▶ **抜粋**:
---+---

チェロのメロディーの後、1stバイオリンがメロディーを引き継ぎ演奏します。実は、この引き継ぎの際に出てくる2ndバイオリンの伴奏が、これまた美しいんです。1stバイオリンのメロディーは美しくメインですが、2ndバイオリンの低く深い音色がこの弦楽四重奏曲をさらに引き立てています。
その後も、2ndバイオリンが1stバイオリンと絡み合うように奏でるメロディーがホント美しいです。弦楽四重奏曲の魅力を最大限に表すような2ndバイオリンに注目して聴いてみて下さい。
他の楽章はと言うと、1楽章は3楽章に匹敵する美しさです。3楽章と同様にチェロのメロディーから始まり、1stバイオリンへと繋いで行きます。テンポが早く、場面の移り変わりもあるので3楽章より盛り上がり聴くと好きになる楽章だと思います。

---+---

▶ **課題の指示**:
抜粋を読んで次の問いに答えよ。
1. チェロのメロディーの後、メロディーを引き継いで演奏する楽器は何か。
2. 2ndバイオリンの音色はどう表現されているか。
3. 1楽章のテンポはどうだと書かれているか。

▶ **提供データ**:
---+---

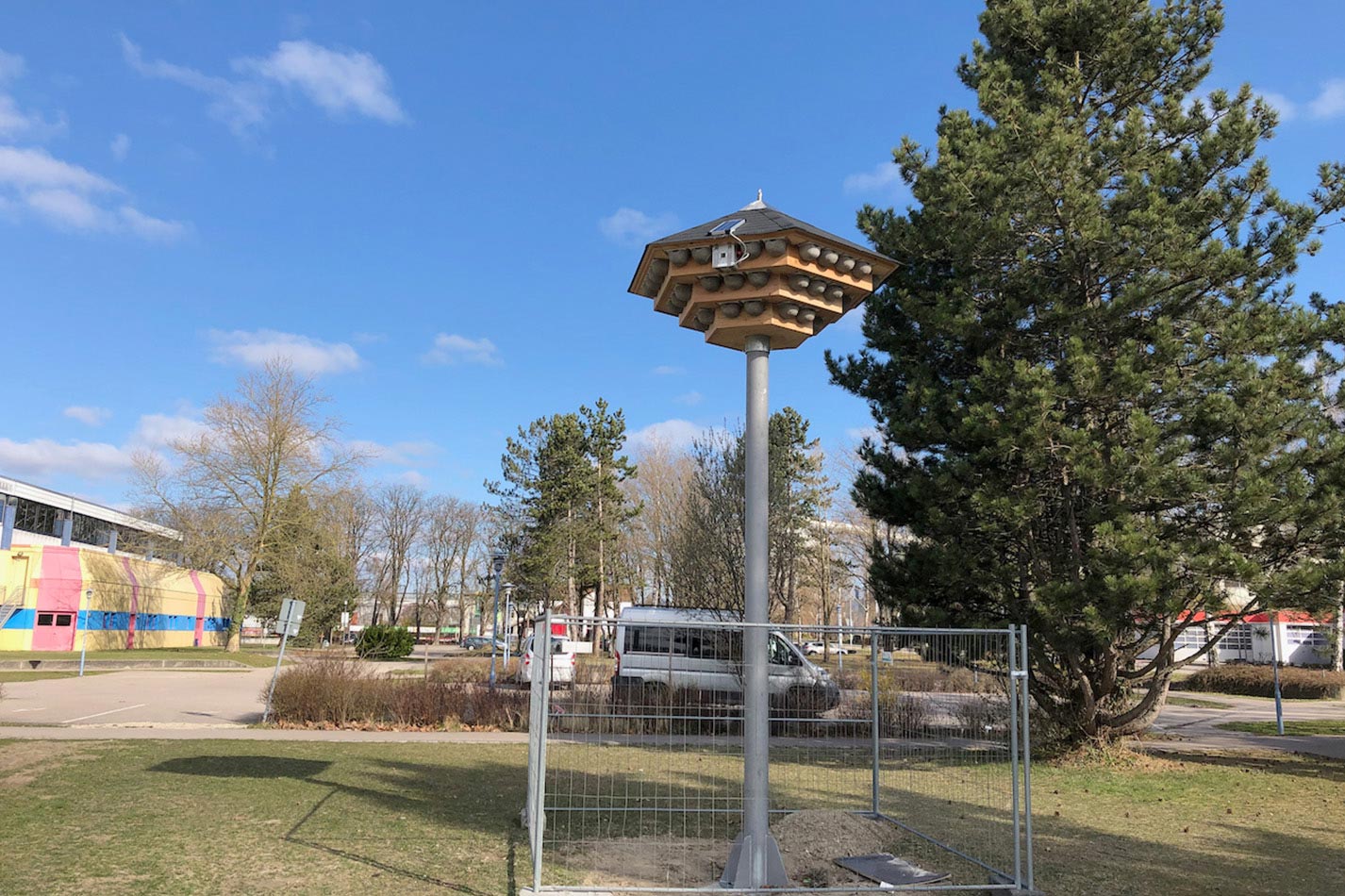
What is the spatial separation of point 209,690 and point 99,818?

---+---

▶ **解答全文**:
1. 1stバイオリン
2. 低く深い音色
3. 早い